> [WORK ITEM A]: Repeat the book description word for word, starting at "Reconstructing Harriet Scott's" and ending at "U.S. constitutional history.".
> [WORK ITEM B]: Please carry on the book description from the point where it stops.

Start of SELECTED EXTRACT

Last updated: February 13, 2017
Mrs. Dred Scott: A Life on Slavery’s Frontier, by Lea VanderVelde. New York: Oxford University Press, 2009.
At the center of the most infamous U.S. Supreme Court decision, Dred Scott v. Sanford, was a family fighting to free itself from slavery. Despite the case’s importance as both a turning point in America’s history and a precursor of the Civil War, the lives of the slave litigants are virtually unknown. In recounting the life of Harriet, Dred's wife and co-litigant in the case, Mrs. Dred Scott illuminates how slaves used the courts to establish their freedom.
A remarkable piece of historical detective work, Mrs. Dred Scott chronicles Harriet's life from her adolescence on the 1830s Minnesota-Wisconsin frontier, to slavery-era St. Louis, through the eleven years of legal wrangling that ended with the high court's notorious decision. The book not only tells her story, but also reveals that Harriet may well have been the lynchpin in this pivotal episode in American legal history.
Reconstructing Harriet Scott's life through innovative readings of journals, military records, and court dockets, VanderVelde offers a detailed account that is a rich portrait of slave life, an engrossing legal drama, and a provocative reassessment of a central event in U.S. constitutional history.

End of SELECTED EXTRACT
Start of DATASET RECORDS

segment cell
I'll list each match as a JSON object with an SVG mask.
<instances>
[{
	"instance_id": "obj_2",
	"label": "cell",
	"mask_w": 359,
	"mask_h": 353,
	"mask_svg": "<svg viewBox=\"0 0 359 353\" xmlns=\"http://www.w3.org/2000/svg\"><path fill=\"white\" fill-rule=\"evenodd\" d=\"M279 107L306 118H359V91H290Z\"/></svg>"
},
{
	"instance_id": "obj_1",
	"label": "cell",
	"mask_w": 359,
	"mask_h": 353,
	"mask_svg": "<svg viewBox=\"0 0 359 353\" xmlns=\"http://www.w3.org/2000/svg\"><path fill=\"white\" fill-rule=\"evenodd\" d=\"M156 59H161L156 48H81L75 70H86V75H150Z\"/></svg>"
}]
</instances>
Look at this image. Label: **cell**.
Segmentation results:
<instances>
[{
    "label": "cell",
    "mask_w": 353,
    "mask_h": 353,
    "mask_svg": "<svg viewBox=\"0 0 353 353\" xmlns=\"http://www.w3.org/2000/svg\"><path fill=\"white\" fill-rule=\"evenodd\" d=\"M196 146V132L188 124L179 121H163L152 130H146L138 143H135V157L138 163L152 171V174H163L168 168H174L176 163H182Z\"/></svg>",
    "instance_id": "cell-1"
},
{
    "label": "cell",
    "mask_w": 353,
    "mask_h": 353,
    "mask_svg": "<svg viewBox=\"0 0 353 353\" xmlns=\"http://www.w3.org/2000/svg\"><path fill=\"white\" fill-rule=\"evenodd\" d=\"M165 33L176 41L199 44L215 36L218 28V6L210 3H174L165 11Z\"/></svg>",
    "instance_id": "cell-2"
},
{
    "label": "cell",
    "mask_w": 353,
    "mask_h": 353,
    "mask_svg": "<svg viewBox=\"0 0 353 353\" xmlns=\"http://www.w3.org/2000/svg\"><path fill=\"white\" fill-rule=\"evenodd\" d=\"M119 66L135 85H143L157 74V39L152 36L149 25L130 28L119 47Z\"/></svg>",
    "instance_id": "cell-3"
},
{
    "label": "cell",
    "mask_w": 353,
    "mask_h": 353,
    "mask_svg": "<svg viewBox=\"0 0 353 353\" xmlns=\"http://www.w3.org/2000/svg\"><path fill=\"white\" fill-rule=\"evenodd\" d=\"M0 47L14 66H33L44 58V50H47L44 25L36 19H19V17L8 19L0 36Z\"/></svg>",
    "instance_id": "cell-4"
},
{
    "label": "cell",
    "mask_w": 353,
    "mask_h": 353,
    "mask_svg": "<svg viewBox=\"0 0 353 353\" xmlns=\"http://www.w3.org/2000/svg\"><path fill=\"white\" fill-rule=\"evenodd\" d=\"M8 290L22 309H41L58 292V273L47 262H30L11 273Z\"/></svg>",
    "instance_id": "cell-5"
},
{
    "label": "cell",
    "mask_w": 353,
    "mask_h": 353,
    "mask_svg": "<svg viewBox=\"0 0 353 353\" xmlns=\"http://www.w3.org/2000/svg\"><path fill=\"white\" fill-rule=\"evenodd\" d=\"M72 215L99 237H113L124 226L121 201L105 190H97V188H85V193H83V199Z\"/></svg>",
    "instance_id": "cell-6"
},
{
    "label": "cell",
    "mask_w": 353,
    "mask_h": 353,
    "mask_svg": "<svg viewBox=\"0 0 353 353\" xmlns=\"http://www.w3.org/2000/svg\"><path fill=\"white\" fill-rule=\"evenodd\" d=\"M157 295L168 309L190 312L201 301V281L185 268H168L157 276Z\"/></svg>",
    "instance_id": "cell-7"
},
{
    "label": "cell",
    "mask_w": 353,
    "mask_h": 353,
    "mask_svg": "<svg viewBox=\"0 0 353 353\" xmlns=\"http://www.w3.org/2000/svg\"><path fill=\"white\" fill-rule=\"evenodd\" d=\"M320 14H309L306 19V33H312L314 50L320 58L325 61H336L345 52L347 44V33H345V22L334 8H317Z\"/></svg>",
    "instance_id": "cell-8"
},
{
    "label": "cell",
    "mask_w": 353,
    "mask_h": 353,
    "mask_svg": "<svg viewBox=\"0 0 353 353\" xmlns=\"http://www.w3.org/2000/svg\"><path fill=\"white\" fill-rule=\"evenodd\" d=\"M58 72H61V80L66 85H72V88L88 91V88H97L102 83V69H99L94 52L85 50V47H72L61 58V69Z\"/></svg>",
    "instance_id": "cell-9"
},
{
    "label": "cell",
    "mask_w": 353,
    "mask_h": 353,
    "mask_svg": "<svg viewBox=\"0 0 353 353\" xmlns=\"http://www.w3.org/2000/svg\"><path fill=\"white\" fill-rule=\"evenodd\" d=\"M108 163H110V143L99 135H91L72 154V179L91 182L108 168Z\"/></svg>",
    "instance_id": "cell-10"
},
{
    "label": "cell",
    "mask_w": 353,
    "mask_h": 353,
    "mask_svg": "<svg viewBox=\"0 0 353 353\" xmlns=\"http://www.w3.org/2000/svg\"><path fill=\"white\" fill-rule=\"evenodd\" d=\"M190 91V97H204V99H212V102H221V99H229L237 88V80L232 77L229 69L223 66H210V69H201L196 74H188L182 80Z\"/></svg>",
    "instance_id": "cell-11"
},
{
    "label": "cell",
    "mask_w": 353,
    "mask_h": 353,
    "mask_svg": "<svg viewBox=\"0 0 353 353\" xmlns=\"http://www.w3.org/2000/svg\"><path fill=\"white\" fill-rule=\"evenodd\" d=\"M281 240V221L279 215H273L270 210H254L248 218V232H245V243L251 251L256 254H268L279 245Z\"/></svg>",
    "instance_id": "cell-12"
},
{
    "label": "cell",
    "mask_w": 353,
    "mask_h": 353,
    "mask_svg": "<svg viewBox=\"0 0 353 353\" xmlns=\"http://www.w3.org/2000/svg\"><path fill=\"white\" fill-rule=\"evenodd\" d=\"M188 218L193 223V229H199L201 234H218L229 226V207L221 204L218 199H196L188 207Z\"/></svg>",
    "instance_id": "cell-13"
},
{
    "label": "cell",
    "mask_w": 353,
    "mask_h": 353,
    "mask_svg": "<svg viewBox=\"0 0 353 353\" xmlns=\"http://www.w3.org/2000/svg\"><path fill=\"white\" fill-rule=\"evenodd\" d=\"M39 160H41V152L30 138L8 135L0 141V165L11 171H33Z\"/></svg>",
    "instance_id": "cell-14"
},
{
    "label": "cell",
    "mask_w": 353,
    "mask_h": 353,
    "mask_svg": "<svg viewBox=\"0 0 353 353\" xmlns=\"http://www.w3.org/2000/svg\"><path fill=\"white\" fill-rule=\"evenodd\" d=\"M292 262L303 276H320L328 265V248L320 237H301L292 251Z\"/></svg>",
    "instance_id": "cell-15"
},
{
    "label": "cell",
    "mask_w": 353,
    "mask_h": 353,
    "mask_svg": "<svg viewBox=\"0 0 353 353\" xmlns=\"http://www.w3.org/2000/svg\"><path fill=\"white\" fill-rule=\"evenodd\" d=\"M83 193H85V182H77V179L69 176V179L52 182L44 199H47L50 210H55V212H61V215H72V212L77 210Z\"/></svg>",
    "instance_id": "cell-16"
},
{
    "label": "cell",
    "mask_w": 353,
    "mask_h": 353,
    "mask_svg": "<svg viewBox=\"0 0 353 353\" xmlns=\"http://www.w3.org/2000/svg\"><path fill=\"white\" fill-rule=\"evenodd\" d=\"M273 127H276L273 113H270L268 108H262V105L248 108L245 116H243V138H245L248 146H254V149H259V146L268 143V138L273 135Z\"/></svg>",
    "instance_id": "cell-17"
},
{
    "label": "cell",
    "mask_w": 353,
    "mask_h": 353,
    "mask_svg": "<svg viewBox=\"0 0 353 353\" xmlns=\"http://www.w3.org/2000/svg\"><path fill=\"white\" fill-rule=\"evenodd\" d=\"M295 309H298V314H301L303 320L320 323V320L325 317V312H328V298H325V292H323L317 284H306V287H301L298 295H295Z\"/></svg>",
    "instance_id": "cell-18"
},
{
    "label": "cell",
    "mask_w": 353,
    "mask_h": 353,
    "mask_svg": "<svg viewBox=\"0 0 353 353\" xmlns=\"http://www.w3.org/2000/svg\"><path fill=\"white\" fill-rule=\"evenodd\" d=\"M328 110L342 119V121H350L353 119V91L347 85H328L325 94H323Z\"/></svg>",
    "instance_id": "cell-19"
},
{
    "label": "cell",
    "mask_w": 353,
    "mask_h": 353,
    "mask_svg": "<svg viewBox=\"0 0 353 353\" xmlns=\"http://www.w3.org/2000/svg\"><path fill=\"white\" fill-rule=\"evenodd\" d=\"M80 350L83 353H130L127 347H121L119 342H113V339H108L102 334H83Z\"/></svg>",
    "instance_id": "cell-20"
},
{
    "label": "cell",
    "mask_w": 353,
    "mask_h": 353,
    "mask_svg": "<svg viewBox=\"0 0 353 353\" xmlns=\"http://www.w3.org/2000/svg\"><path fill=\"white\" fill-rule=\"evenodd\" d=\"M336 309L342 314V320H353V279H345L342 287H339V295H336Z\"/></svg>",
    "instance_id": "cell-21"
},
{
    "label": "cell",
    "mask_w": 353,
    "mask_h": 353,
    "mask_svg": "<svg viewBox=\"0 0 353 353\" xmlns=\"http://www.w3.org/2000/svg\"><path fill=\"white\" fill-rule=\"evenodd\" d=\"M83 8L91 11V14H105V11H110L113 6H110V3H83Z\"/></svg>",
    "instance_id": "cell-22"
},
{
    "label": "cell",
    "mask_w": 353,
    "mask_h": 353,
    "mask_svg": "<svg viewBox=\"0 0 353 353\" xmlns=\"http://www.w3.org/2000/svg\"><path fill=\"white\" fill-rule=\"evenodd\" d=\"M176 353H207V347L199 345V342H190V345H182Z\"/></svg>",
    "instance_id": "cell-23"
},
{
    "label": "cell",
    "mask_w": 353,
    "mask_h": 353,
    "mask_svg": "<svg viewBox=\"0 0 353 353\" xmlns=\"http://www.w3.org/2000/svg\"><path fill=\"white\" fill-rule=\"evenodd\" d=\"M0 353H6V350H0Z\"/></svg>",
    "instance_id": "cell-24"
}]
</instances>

End of DATASET RECORDS

> [EXERCISE ANSWER A]:
Reconstructing Harriet Scott's life through innovative readings of journals, military records, and court dockets, VanderVelde offers a detailed account that is a rich portrait of slave life, an engrossing legal drama, and a provocative reassessment of a central event in U.S. constitutional history.

> [EXERCISE ANSWER B]:
Midway through the book the author explains the strength of their long and bitter fight for freedom, “The Scotts neither ran nor retreated from the legal conflict. They stood and held fast to their claim of freedom. As they held fast, the case attracted the attention of other contending forces, playing out other agendas. What the Scotts did, which was extraordinary for people so vulnerable, was simply to not let go. In turn, they were in for the roughest ride of their lives, which brought them into the national limelight. It is indeed remarkable what can occur when individuals believe they are entitled to justice and entitled to be free.”
More than a biography, the book is a wide-sweeping social history that offers insights into many of the central issues confronting antebellum America-including the status of women, slaves, free blacks, and Native Americans, and the origins of the Civil War.